Selang beberapa menit Sam pun turun dari lantai atas dan dia membungkuk hormat kepada Ricky
"Selamat datang Bos". Sapa Sam
"Seperti nya Sam lebih baik dari pada Erick". Kata Ipank
Ricky berjalan keluar menuju halaman rumah nya dan dia memilih untuk duduk di gazebo yang ada di halaman sambil mengamati mereka yang sedang berkebun
"Saya sudah membuat perusahaan keluarga nona Haruka menjadi tidak stabil bos, namun saya juga membuat nya stabil jika dia mencari bantuan ke perusahaan yang lain nya". Kata Sam
Hal itu dia lakukan agar Kenzo tidak curiga dengan pergerakan nya apalagi dia juga mengawasi Haruka sekarang ini dan mungkin juga dia tahu jika Ricky akan balas dendam kepada Haruka
"Lakukan saja Sam semua nya asal Lo bisa membuat dia menderita gue akan menyetujui nya dan jangan lupa juga bahwa gue ingin merobek mulut nya dengan tangan gue sendiri". kata Ricky
"Baik bos, saya akan memberikan nona Haruka nanti kepada anda". Kata Sam
"Apa Lo tidak merindukan Erick, Sam?". Tanya Ipank
"Gue rasa dia tidak merindukan nya Pank dan juga apa yang Lo katakan tadi mungkin benar bahwa Sam memang lebih baik dari pada Erick". Kata Rere
"Mungkin tuan salah menilai karena Erick sekarang sudah jauh lebih hebat". Kata Sam
"Tapi memang Lo yang masih lebih hebat Sam dari pada dia". Kata Ipank
Ricky hanya mendengar kan saja sebab memang apa yang di katakan sahabat nya tentu lah benar. Ricky beruntung mendapat kan Sam dan meskipun Kenzo kuat pun tidak akan jadi masalah bagi nya karena dia tahu pasti Kenzo akan sedikit kesulitan mencari tahu tentang nya tapi sebalik nya Ricky lebih mudah mendapat kan informasi apapun karena ada Sam yang selalu bisa membantu nya.
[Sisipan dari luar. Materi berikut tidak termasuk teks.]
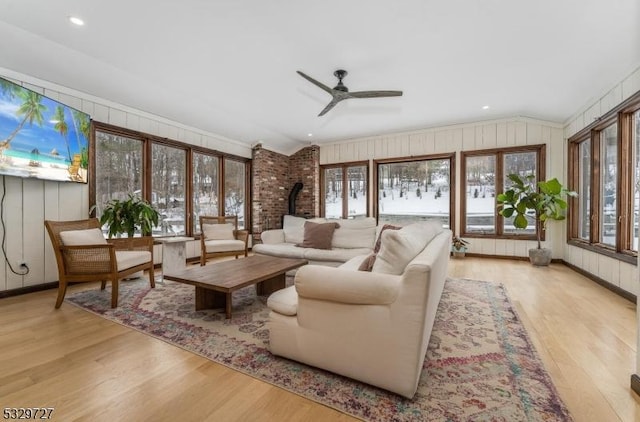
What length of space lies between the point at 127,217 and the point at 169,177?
1450 mm

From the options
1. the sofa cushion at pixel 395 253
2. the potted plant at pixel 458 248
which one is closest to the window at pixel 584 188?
the potted plant at pixel 458 248

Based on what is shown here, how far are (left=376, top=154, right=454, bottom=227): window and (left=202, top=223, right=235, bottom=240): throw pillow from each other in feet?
10.2

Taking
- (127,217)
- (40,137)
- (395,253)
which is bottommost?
(395,253)

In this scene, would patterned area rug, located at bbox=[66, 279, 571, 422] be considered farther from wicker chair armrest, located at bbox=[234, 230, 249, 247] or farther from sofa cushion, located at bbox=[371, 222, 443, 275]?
wicker chair armrest, located at bbox=[234, 230, 249, 247]

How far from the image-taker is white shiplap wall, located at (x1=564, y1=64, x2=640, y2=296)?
2.96 meters

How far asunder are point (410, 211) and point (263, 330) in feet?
15.8

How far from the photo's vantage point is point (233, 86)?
12.4 ft

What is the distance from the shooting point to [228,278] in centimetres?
238

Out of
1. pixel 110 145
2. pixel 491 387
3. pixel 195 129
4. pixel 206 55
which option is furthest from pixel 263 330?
pixel 195 129

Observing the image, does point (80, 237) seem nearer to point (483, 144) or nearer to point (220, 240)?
point (220, 240)

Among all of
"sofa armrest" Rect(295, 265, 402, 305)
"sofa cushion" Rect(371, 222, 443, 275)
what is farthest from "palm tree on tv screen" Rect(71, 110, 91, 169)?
"sofa cushion" Rect(371, 222, 443, 275)

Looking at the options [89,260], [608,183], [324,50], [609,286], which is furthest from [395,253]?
[608,183]

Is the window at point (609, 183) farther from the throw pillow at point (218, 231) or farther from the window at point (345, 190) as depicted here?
the throw pillow at point (218, 231)

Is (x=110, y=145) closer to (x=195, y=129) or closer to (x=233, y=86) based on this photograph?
(x=195, y=129)
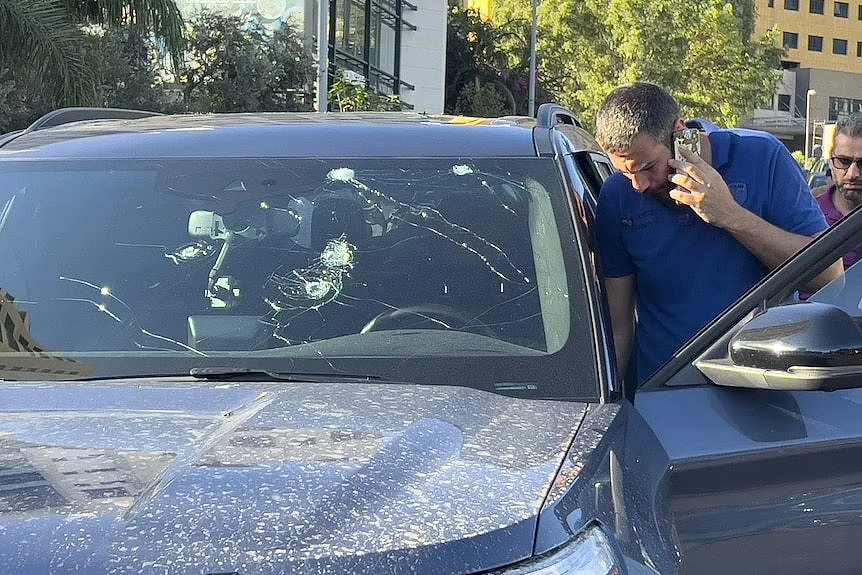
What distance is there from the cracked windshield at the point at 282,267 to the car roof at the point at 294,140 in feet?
0.13

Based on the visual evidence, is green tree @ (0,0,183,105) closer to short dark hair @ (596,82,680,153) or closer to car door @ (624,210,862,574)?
short dark hair @ (596,82,680,153)

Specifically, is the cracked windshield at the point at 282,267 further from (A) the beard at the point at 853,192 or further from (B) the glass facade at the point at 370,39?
(B) the glass facade at the point at 370,39

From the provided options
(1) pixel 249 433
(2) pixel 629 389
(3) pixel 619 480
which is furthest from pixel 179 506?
(2) pixel 629 389

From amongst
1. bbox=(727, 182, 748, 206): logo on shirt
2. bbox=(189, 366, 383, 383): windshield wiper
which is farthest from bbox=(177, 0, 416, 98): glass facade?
bbox=(189, 366, 383, 383): windshield wiper

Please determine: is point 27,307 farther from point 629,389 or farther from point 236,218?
point 629,389

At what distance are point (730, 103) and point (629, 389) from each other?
111 feet

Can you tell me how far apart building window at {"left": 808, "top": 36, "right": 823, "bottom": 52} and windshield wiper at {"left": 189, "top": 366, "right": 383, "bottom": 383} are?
287ft

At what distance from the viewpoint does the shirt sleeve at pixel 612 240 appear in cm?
305

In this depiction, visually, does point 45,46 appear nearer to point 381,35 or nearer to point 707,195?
point 707,195

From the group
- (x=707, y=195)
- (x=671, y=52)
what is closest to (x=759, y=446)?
(x=707, y=195)

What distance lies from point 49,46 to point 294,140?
35.0ft

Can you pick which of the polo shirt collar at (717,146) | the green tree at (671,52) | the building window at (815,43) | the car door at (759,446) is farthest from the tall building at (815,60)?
the car door at (759,446)

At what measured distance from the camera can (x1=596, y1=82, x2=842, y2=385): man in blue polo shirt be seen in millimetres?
2834

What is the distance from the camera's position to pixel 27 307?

Di sebuah gudang yang jauh dari perkotaan dan terlihat tidak terawat juga di sana sudah ada Justin dan juga Erick anak buah Kenzo yang kini sedang melakukan transaksi senjata ilegal
"Kenapa bos mu tidak datang kemari?". Tanya Justin
"Maaf,tuan kami sedang sibuk jadi dia tidak bisa ikut bertransaksi". Kata Erick
"Apa bisa aku bertemu dengan dia sekarang?". Tanya Justin
"Maaf tuan, untuk saat ini tuan kami tidak bisa di ganggu sama sekali". Kata Erick dengan sopan nya
"Cih sehebat apa dia hingga tidak mau bertemu dengan ku". Kata Justin yang merasa sangat di remehkan sekali sekarang.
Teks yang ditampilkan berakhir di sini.